:: Aim of the task ::
Produce an exact transcription of the listing below, omitting the pictures.

:: Input ::

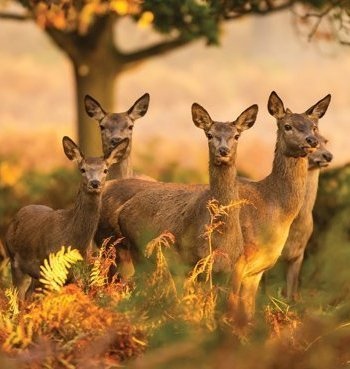 Deer photographic Card by Heart of the Garden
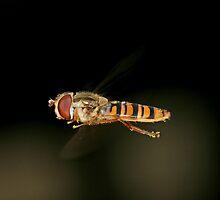 Hoverfly (full size photo) by Ian Chapman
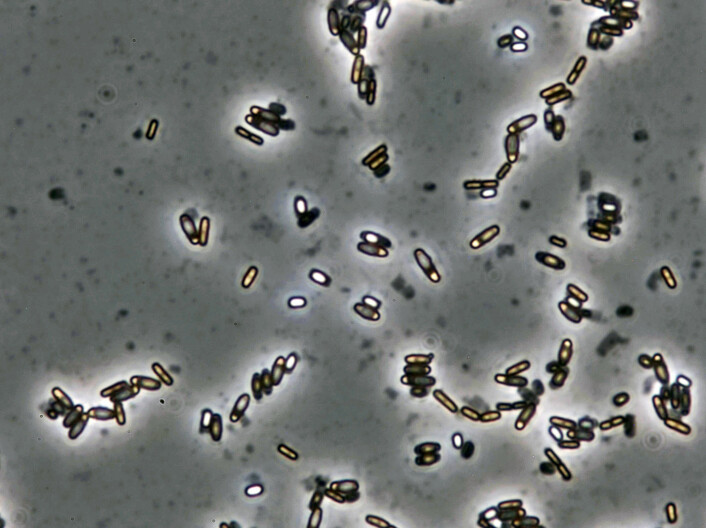 Bacillus licheniformis produces luminous spores inside the mother cell after three to five days when there is a lack of nutrition. The spore can withstand freezing temperatures, dry conditions and high temperatures. The image shows spores that have been magnified 1000 times under a microscop.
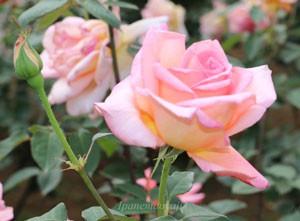 ヘレントローベルは大輪四季咲き品種です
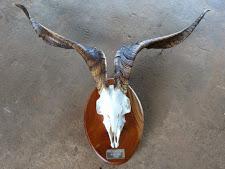 trophy-preparation-wild-goat-1.jpg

:: Task output ::
 Deer photographic Card by Heart of the Garden
 Hoverfly (full size photo) by Ian Chapman
 Bacillus licheniformis produces luminous spores inside the mother cell after three to five days when there is a lack of nutrition. The spore can withstand freezing temperatures, dry conditions and high temperatures. The image shows spores that have been magnified 1000 times under a microscop.
 ヘレントローベルは大輪四季咲き品種です
 trophy-preparation-wild-goat-1.jpg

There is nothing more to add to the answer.